We placed two tangentially polarized transducers in a pool filled with water, and the distance between the two transducers was 0.6 m. One acted as a source transducer and the other as a receiving transducer. We used a gated sinusoidal driving-voltage signal whose gate width was three cycles (i.e., $t_0=6\pi /{\omega }_s$) and its amplitude was 20 V to excite the source transducer. The waveforms [$v_{p1}(t)$] and amplitude spectra [$V_{p1}(f)$] by calculation and measurement are as shown in Figure 12.

Then we used two radially polarized transducers to replace two tangentially polarized transducers and kept other measurement conditions unchanged. Figure 13 shows the waveforms [$v_{p2}(t)$] and amplitude spectra [$V_{p2}(f)$] from the calculation and the experimentation.
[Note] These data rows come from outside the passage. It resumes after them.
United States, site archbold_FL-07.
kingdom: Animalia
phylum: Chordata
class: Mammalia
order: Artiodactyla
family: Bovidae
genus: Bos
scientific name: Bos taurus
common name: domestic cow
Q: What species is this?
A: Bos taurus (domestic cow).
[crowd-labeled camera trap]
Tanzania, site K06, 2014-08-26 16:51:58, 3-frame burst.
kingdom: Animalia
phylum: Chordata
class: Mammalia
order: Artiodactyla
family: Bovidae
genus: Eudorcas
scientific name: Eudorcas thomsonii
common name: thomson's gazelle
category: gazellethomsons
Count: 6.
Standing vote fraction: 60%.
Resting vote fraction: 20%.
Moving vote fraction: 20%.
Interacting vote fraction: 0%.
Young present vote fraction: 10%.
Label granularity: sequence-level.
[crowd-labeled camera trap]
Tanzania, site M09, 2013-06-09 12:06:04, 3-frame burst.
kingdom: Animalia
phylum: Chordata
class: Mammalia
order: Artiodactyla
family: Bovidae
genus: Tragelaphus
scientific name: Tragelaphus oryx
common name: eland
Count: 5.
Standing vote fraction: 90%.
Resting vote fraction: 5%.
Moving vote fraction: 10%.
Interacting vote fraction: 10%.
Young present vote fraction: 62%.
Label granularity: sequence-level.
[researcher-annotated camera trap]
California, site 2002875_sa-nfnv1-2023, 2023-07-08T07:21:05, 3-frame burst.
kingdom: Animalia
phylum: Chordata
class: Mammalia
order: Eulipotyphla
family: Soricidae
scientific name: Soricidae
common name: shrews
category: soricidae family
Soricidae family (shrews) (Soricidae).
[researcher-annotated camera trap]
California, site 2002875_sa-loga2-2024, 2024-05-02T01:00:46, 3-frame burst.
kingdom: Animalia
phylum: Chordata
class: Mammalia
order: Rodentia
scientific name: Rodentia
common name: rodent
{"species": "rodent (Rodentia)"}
The corresponding maximum value obtained using tangentially polarized transducers was used to normalize the calculated and measured results in Figure 12 and Figure 13. From either Figure 12 or Figure 13, we can see that the experimental results agree with the theoretical calculation results obtained using either the tangentially polarized transducers or radially polarized transducers. Comparing Figure 12 with Figure 13, the acoustic signals obtained using tangentially polarized transducers are much greater than those received using a radially polarized transducer, both for theoretical calculation and experimental measurement. The amplitude of the acoustic signal from the tangentially polarized transducers is over five times that of the radially polarized transducers.

5. Conclusions

By analysis, calculation, and experimental measurement of the electric–acoustic conversion property of tangentially polarized thin cylindrical piezoelectric transducers, we reach the following conclusions:

(i)

We established an electric–acoustic equivalent circuit for the tangentially polarized thin cylindrical transducer with a single-frequency harmonic vibration by solving the piezoelectric and motion equations, which serve as the base for the multifrequency transmission network.

(ii)

By invoking the residue principle, we derived the analytical expressions of the electric–acoustic impulse response and the system function of the tangentially polarized thin cylindrical transducer with a given single-frequency harmonic vibration. The electric-acoustic impulse response varies with the transducer’s harmonic vibration frequency.

(iii)

The impulse response of the tangentially polarized thin cylindrical transducer consists of one direct-current damping and one damping oscillation (see Equation (54)). The first term of the frequency components acts in a low-frequency range, and the second term distributes in a higher-frequency range. The frequency corresponding to the maximum value of the damping-oscillation term’s amplitude spectrum is the transducer’s resonant frequency. The loading center frequency corresponds to the amplitude spectrum’s maximum of the transducer’s impulse response (the direct-current damping and the damping-oscillation terms). Therefore, the loading center frequency of the transducer is lower than its loading resonant frequency.

(iv)

The resonant frequency of the transducer decreases with its average radius. So does its center frequency. The free-loading resonant frequency of the transducer is slightly greater than its loading resonant frequency.

(v)

The measured frequency response curve for the transducer is much narrower than the calculated amplitude spectrum curve that corresponds to the impulse response of the transducer. This phenomenon results from the combined action of the electric-acoustic filtering of the acoustic source transducer on the driving-voltage signal and the acoustic-electrical filtering of the receiving transducer on the measured acoustic signal.

(vi)

The radiated acoustic signal is influenced by the shape and size of the transducer, the physical parameters of piezoelectric material, the polarization mode of the transducer, and the driving-voltage signal. For transducers of the same size and identical piezoelectric material, the efficiency of the acoustic signal radiated by the tangentially polarized thin cylindrical transducer is much higher than that emitted by the radially polarized thin cylindrical transducer. Using the tangentially polarized thin cylindrical transducers as sensors in the acoustic-logging tool would significantly improve the measured acoustic-logging signal-to-noise ratio.